さん


あたしはその日も傘を持っていなかった。

同い年くらいの子たちが色とりどりの傘を持って塾から出てくる。

雨が降ると分かっていたら、学校からパクってきたのにな。

傘をさすほどじゃない、というあたしの程度はみんなとは少し違うらしくて、学校の友人にも「馬鹿じゃん」と言われながら傘に入れてもらう。少しくらい濡れたって死ぬわけではないんだし。


「傘、忘れた?」


ただ、このときのあたしは自分の仲間以外への気持ちがとても尖っていた。

例えば保護者、例えば先生。

傘をさしてあたしをいれてくれるあんたを見た。

そして、怒りが心臓の奥でぐつぐつと煮えたぎる音を聞いた。


「どこのクラス? 駅までなら入れてける」

「……君の、隣のクラス。傘、入れてって欲しいな」


あたしが塾に行っていると判断した材料はこの制服だろう。治安の良い中学に通っている友人に借りたもの。もしも自分の中学の制服を着ていたなら、話しかけもしなかっただろう。うちの中学はとても荒れていて、見たら逃げろと言われているらしい。実際、あたしも目が合っただけで逃げられたことがある。

そんな中、あんたは制服と雨に濡れているという理由だけで、あたしに近づいた。

あたしのカモであることを知らずに。


「君のこと、知ってるよ」


あたしの方に傘が傾いている。

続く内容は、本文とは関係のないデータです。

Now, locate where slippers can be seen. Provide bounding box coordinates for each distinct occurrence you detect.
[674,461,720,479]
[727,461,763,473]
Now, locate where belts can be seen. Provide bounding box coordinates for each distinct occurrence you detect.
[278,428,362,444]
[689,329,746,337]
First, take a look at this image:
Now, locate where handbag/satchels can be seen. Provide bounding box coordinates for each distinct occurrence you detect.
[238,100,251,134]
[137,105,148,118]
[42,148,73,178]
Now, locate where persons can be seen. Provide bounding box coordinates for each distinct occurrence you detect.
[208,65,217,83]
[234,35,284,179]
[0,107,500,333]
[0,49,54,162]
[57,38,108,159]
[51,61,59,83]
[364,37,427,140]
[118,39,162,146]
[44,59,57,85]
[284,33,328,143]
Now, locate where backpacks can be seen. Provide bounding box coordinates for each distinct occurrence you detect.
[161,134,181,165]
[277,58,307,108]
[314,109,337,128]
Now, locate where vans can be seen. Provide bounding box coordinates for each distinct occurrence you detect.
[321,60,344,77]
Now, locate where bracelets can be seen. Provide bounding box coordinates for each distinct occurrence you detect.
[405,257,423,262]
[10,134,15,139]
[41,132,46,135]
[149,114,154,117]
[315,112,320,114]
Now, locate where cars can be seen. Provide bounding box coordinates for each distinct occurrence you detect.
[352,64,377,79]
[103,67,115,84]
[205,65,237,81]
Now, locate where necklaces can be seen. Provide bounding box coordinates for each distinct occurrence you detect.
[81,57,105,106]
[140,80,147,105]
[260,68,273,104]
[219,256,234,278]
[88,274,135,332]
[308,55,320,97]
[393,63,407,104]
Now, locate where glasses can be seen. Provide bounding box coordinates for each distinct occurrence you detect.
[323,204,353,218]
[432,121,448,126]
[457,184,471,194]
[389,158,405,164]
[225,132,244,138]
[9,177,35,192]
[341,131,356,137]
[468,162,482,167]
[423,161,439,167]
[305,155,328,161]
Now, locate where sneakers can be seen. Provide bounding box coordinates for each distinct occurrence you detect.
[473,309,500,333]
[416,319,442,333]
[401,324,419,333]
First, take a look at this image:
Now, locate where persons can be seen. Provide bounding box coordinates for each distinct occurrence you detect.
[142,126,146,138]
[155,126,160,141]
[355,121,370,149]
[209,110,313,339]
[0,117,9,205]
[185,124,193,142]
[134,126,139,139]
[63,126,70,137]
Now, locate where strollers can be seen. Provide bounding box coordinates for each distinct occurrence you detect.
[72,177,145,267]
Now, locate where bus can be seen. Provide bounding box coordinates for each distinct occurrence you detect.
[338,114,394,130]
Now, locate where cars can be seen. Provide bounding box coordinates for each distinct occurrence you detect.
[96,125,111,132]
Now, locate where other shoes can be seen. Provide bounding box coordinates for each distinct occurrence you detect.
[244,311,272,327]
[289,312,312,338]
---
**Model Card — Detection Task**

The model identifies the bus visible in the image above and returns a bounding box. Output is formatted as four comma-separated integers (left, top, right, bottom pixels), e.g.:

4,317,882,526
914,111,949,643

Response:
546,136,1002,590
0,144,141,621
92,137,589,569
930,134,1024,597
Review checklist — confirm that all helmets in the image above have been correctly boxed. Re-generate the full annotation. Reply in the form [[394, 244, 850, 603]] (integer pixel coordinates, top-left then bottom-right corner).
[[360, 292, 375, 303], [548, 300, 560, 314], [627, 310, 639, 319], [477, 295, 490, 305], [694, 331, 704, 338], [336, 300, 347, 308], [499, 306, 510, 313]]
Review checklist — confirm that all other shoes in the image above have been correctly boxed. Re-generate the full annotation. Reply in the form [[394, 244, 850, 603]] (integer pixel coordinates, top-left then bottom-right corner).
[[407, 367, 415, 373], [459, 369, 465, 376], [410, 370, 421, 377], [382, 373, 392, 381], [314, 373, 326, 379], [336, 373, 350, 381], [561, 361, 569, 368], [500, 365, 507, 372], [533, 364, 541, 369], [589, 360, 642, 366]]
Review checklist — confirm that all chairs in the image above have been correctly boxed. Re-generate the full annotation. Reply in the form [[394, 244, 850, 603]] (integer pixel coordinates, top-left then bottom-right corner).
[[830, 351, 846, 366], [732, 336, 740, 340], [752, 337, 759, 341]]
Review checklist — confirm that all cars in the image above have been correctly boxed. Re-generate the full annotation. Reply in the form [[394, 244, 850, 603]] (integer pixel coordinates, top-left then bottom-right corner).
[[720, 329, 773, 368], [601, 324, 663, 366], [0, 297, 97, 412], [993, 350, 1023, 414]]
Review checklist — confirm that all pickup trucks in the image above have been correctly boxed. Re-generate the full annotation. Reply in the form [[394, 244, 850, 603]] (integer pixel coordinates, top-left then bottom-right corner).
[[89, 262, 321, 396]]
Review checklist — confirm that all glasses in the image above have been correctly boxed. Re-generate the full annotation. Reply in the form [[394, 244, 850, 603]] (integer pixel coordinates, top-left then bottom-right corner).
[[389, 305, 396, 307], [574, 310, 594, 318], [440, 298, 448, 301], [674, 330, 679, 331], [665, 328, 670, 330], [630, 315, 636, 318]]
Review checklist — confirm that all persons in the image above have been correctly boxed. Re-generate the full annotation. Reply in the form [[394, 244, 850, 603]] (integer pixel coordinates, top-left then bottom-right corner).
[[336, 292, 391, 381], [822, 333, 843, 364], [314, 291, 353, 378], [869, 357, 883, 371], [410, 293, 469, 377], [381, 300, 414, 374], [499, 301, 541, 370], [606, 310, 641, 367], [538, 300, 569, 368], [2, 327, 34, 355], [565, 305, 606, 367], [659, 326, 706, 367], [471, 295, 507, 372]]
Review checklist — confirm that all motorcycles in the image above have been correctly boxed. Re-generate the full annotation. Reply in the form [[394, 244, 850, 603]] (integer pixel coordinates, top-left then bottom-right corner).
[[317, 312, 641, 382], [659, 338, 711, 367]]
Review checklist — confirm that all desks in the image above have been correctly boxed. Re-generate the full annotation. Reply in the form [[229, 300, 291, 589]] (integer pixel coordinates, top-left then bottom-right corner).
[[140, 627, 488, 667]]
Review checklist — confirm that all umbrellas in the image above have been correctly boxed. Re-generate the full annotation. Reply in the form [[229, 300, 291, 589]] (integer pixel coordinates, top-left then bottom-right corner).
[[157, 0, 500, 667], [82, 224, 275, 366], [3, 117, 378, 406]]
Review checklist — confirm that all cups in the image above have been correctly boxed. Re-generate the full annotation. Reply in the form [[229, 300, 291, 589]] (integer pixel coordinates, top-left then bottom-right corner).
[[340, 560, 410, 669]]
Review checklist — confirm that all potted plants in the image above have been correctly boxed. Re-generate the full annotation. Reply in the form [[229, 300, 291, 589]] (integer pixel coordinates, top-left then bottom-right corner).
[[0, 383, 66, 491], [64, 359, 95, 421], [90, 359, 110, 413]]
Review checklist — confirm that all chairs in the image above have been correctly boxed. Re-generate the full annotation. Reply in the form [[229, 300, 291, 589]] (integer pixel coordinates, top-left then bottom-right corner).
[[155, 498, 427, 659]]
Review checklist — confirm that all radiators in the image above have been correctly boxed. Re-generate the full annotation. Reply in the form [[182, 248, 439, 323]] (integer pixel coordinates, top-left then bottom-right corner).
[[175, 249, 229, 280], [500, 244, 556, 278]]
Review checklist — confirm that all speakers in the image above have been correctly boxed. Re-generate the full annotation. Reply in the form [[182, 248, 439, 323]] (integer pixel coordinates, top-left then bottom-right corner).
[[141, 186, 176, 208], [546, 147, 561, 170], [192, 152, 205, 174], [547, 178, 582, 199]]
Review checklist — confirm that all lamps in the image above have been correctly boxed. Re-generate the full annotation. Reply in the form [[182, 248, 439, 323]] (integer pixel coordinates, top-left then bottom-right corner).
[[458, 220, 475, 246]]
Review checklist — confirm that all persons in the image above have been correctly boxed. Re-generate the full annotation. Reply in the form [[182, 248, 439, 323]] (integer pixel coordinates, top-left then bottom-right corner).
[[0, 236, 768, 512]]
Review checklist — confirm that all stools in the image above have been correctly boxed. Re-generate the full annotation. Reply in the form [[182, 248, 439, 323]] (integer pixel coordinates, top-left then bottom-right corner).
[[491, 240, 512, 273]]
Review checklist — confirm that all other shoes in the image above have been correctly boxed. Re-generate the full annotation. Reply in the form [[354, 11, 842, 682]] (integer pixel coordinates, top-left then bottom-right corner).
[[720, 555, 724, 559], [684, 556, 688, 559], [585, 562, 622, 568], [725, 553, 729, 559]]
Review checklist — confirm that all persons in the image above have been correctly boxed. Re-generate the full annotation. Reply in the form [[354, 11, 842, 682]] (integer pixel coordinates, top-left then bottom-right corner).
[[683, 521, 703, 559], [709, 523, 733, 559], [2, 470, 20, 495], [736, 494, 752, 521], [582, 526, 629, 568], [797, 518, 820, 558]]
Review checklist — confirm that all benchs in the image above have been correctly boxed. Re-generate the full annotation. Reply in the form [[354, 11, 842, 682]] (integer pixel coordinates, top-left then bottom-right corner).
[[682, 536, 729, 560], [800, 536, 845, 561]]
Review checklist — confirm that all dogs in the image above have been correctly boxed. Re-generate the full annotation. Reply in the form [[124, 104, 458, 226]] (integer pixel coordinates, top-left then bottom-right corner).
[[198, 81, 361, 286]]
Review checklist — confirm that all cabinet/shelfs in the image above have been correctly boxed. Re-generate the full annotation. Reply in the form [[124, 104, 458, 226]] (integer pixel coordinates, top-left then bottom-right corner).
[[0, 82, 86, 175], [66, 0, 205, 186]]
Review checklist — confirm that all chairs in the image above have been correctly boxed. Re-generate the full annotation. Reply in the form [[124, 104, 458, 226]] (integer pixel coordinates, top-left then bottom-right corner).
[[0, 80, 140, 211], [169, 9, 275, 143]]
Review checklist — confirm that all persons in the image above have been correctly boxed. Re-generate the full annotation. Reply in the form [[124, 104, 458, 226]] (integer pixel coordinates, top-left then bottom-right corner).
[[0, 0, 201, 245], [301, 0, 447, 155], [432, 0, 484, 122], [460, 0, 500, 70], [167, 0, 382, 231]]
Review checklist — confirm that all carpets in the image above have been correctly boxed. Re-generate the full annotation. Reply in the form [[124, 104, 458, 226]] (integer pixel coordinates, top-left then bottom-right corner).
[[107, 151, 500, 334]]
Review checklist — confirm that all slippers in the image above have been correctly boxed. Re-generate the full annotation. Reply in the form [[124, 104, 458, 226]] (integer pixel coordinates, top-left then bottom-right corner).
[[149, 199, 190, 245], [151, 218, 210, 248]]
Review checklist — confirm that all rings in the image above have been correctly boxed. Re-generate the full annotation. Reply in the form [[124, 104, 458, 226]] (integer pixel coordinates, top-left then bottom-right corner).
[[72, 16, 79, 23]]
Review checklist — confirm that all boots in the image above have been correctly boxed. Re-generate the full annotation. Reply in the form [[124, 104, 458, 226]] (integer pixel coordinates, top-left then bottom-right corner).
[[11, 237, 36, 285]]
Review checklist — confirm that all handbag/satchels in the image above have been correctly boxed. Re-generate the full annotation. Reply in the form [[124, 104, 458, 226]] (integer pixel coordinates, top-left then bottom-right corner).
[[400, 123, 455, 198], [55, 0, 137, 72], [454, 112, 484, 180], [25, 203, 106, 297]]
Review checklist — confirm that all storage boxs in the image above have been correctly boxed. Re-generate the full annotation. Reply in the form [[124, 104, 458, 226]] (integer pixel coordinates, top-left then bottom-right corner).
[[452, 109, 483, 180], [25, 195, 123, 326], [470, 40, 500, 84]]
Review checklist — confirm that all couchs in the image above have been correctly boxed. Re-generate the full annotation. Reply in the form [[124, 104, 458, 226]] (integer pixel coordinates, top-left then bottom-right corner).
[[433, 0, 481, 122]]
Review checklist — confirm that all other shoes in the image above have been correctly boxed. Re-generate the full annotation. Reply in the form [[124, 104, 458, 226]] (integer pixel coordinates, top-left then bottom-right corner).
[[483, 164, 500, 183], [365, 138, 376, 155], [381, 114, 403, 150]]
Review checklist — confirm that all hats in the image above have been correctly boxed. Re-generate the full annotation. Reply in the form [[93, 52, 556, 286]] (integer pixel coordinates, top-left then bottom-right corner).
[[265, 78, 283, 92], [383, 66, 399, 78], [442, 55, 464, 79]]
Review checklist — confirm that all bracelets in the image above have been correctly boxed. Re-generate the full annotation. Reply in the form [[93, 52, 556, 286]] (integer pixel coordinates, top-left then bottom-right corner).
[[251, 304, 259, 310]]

それを少し直して、静河の顔を覗き込む。


「ずっと格好良いなと思ってたから」


その顔を見たら、あんたがあたしを意識したのが分かった。そう、これは短い計画だった。

付き合って、ひどい振り方をしてやる。どうせなら金をふんだくっても良いなんて、犯罪紛いのことを、いや犯罪か。そんなことを思っていた。





「傘、傾いてる」


傘を持って隣を歩く静河の方が濡れている。持ち主が濡れていては意味がない。

それを直すと、静河が見下げてきた。

本当、背伸びたな。

あのときはあたしより少し高いくらいだったのに、今はもう頭ひとつ分以上違う。

これで顔も良いんだから、寄って来ない女は居ないだろう。


「葵、何学部? いつからあそこでバイトしてんの? 付き合ってる奴いんの?」


矢継ぎ早にくる質問。どうしたのか、と口が半開きになる。


「ストーカーにはなりたくないし」

「吾妻が言ったこと気にしてんの? 別にストーカーとは思ってないけど」

「それなら良かった……」


本当にほっとした顔をする。そんなに気にかけていたなら、ここに来るのにどれだけの勇気が要っただろうか。


「他の学部に出来るだけ聞いたんだけど、葵のこと知ってる人にも辿りつかないしさ。公務員試験なら教育学部かなとも思ったんだけど」

「あたし、学生じゃないから」

「そうなんだ。どこの大学?」


話が擦れ違った。これってあれだよね、環境の違いによるもの。

あたしはそれがすぐに分かった。静河はあたしの返事を待っている。

学生じゃない、という意味を、あの大学の学生じゃないと聞いたのだ。

大学に行っていることが前提の訊き方だ。


「ちがう」


笑った。嘲笑になってしまった。

あたしはあんたを傷つけるつもりでいて、本当は自分が傷つきたかったんじゃないか、と思う。だって、そうじゃなかったら、あたしがこんな風に惨めな思いをしてきたことに説明がつかない。


「あたし、フリーターだから。大学行ってない」


その言葉に、静河が閉口する。


「あのバイトは今年から始めた。今付き合ってるひと、いる」

「え」

「静河だってあの清楚系と付き合ってるんじゃないの?」

「清楚系?」

「今日隣に座ってた女。巨乳の」

「きょ……小西? 付き合ってない」

「どうだか。一回くらいヤッてんじゃないの?」


駅まですぐそこ。静河は黙ってしまって、怒ったかなと顔を見上げてみる。

何かを考えていた。

雰囲気、キャラが変わった。もしかして二重人格なんじゃないか。

なんてことを考えていたら、面白い。